■ **TEXTAUSZUG**:
==============================

Über die letzen Entwicklungen bin ich mehr als angefressen. Es ist nur noch ein Krieg der Spezifikationen, welche das leben leichter machen sollen, aber es nicht tun.

Vor 8 Jahren war es für mich eine politische Entscheidung Java zu wählen. Nach dem das ganze jetzt Verorakelt ist, stellt sich die Frage nicht mehr, zu dem bin ich mitten drin und lang mir öfter ans Hirn.


----------



## gustav-mega (6. Sep 2009)

bronks hat gesagt.:


> Für WebApps ist PHP einfach und unkompliziert. Bei JSP hat man das Problem, daß diese auf Servlets und Java basieren und nur eine Erweiterung für diese beiden Techniken darstellt. Deshalb kommt man irgendwan nicht umherum sich mit Servlets und Java zu beschäftigen. Sobald man in Java einen neue Technik anfaßt ist man gezwungen einen riesigen Schwanz an abhängigen Techniken mit sich zu ziehen, für welche man sich nicht im Ansatz interessiert. Das alles erfordert übermäßige Einarbeitungszeit. Zudem sind alle neuen Techniken auf irgendetwas altem aufgebaut, was zwangsweise dazu führt, daß man zwar neue Vorteile hat, aber irgenwo immer auf alte Probleme stößt.
> 
> Für Insider: J2EE war als Spec die absolute Blamage. Freihändig war es nicht zu Coden. Es wurde von den Entwicklern akzeptiert, warum auch immer. Schlaue Leute haben dafür Codegeneratoren in IDEs geschaffen und die Krönung war wohl XDoclet, dem es zu verdanken war, daß J2EE einfach und unkopliziert wurde. Dann kommt man mit der Spec für EE5, was nur eine halbe Sache ist, die aus Not und Panic rausgeworfen wurde und eigentlich nur ein Rückschritt in Richtung EDV zu Fuß darstellt.

==============================

■ **ZEILEN**:
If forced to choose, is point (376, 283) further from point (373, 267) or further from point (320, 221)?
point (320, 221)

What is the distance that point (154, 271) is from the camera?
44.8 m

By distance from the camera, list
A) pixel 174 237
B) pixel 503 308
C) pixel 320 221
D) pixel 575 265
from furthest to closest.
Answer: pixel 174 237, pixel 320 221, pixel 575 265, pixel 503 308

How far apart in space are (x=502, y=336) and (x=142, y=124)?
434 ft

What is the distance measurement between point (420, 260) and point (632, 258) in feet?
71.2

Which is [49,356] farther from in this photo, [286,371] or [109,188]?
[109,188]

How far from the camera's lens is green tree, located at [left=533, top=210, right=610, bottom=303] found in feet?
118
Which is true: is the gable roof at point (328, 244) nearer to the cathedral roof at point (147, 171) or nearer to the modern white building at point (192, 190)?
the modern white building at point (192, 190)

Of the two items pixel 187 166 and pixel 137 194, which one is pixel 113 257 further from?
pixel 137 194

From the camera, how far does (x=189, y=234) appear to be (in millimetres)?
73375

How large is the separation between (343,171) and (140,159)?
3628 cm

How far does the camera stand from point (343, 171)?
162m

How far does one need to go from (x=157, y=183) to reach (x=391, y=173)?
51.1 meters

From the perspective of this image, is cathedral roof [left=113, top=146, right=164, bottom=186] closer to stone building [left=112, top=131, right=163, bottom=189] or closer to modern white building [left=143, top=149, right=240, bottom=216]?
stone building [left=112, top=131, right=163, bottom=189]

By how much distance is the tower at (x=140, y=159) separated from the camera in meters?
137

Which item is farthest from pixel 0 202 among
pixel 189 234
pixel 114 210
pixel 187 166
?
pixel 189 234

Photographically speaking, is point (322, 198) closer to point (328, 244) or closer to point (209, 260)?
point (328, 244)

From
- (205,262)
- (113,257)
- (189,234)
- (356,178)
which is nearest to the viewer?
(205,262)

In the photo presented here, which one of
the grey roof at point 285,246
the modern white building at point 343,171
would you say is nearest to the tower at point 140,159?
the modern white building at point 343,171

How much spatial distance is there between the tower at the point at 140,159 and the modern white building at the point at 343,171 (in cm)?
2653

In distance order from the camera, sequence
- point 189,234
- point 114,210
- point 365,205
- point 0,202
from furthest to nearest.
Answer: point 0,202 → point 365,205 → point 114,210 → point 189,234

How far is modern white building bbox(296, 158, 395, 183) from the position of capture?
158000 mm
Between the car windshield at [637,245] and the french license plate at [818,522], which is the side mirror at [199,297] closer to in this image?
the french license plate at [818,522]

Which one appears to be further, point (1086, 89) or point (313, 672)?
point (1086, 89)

==============================

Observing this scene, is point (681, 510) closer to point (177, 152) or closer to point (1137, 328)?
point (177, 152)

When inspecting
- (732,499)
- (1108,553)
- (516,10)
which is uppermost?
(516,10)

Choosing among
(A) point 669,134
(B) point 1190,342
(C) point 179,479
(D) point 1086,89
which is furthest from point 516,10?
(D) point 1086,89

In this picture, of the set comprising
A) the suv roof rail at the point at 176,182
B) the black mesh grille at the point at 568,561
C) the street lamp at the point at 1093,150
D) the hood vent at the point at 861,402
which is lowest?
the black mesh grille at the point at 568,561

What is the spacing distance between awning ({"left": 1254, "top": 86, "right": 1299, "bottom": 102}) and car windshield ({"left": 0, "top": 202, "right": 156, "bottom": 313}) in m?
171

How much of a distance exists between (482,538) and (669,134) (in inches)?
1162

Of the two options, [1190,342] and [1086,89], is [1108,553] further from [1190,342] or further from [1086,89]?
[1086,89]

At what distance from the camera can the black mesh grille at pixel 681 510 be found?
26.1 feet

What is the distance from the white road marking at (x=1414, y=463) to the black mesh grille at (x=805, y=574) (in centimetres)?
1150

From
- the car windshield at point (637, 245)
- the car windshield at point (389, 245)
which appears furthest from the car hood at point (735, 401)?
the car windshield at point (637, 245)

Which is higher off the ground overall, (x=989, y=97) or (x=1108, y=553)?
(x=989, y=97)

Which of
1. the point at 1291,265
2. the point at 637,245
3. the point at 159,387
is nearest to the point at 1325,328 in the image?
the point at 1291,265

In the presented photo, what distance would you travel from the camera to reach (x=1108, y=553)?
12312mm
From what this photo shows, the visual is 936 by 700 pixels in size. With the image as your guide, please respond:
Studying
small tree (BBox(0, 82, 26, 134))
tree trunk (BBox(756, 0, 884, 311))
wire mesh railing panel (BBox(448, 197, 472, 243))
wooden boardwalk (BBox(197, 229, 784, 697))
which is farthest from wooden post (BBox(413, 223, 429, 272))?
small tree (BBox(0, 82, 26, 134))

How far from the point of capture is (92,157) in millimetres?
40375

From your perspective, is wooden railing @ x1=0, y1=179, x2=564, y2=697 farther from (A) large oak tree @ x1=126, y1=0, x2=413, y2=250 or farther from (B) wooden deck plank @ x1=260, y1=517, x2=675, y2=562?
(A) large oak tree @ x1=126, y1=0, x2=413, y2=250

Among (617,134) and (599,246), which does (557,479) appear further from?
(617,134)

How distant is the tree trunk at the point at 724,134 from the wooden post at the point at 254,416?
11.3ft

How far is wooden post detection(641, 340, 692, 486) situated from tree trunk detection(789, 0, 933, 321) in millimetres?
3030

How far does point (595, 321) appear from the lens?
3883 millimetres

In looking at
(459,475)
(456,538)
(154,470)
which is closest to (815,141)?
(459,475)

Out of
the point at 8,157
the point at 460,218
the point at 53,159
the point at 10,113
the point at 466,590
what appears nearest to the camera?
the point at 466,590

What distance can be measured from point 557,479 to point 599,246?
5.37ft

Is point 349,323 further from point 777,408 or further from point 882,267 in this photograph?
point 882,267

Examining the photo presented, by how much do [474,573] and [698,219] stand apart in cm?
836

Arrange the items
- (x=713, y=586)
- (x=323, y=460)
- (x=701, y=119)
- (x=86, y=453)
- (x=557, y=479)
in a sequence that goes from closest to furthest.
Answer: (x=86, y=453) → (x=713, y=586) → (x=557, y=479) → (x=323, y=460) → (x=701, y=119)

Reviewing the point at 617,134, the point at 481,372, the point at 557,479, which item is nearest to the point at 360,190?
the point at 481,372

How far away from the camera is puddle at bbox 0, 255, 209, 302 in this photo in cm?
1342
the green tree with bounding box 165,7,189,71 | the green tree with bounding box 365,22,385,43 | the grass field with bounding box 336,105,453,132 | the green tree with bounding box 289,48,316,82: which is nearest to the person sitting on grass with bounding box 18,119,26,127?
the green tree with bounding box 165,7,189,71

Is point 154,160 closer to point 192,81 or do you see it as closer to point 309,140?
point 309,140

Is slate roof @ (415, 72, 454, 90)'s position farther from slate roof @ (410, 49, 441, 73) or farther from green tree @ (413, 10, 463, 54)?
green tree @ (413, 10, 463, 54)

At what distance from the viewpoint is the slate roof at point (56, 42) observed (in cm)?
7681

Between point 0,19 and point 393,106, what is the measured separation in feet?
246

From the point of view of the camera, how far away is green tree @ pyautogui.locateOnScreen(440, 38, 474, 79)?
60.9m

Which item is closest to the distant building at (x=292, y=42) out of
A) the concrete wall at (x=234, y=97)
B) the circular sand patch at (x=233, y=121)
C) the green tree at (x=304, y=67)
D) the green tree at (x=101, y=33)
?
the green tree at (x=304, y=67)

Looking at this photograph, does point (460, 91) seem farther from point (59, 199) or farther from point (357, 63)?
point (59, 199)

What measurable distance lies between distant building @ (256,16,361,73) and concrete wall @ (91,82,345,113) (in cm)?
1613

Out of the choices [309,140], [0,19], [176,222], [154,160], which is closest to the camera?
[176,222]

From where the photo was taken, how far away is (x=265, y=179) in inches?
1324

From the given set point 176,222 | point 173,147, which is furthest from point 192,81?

==============================

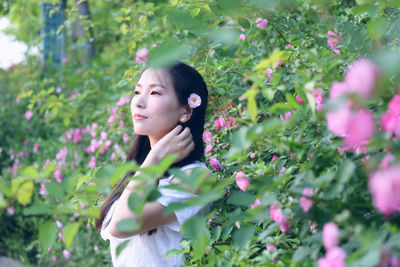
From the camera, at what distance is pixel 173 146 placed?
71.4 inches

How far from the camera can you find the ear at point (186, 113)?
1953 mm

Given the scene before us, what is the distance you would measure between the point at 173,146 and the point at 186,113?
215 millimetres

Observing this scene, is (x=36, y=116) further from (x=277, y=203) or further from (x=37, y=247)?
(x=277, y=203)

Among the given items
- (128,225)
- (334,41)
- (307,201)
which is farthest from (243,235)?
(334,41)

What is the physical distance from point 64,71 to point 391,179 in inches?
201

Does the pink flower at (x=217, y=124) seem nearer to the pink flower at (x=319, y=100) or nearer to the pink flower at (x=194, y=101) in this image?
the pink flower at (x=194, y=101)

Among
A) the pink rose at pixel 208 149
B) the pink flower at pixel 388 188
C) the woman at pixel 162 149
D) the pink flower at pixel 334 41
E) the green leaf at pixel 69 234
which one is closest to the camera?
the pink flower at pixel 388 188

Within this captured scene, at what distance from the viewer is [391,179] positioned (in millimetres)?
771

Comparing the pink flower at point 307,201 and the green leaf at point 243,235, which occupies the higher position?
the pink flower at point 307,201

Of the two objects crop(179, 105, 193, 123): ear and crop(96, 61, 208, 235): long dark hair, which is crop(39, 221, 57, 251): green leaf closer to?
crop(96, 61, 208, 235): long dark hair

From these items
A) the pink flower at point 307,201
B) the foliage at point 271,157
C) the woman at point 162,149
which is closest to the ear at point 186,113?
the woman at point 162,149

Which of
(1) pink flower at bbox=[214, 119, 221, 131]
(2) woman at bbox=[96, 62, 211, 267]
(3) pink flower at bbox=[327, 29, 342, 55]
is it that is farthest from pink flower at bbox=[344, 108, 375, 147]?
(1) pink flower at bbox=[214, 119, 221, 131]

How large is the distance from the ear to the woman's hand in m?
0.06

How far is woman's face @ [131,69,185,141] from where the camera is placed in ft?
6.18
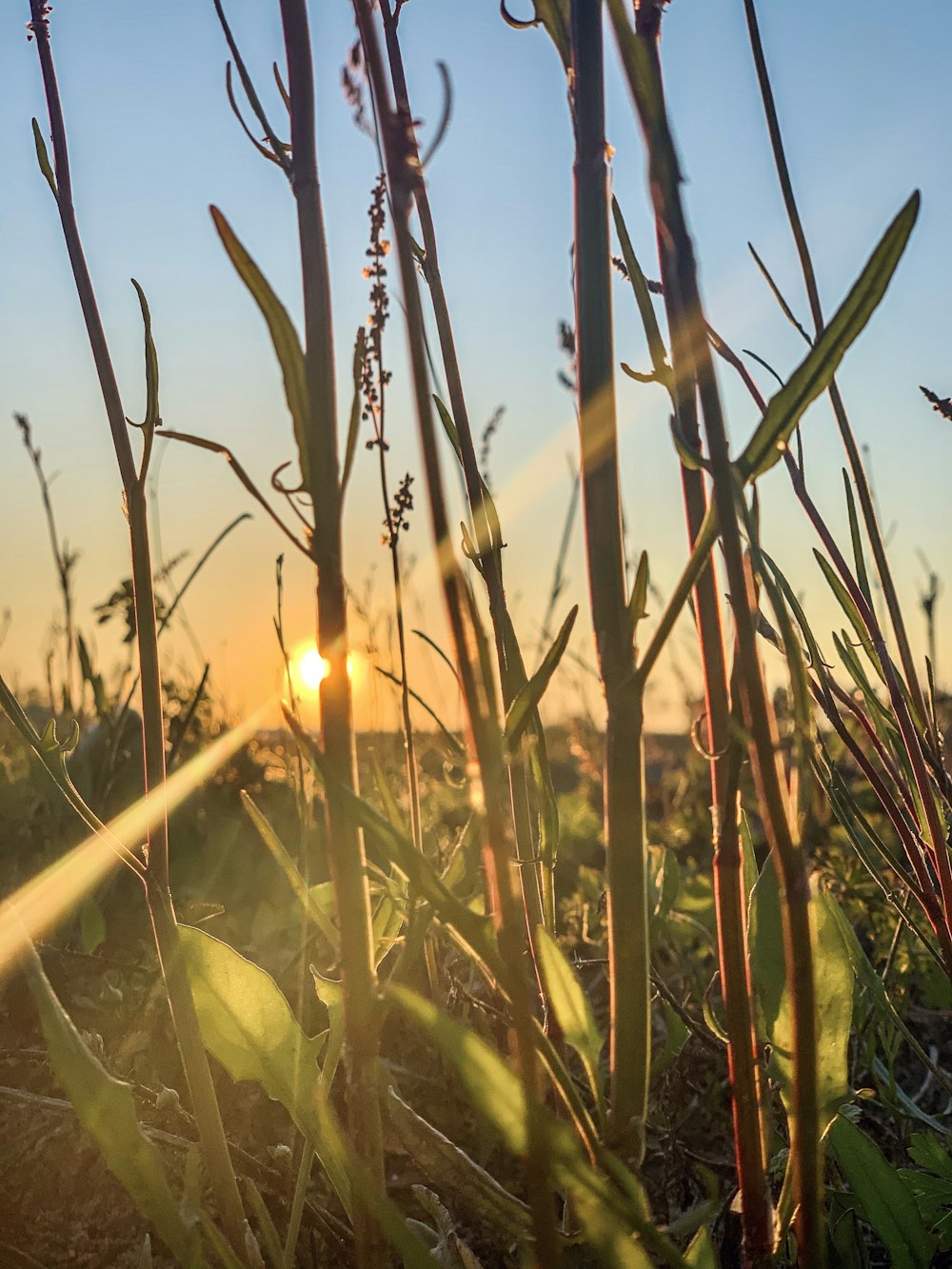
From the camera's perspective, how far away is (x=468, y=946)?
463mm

==============================

Übertragen Sie den Satz „Für WebApps ist PHP einfach und unkompliziert." aus dem Textauszug ins Englische.

■ **LÖSUNG**: For web apps, PHP is simple and uncomplicated.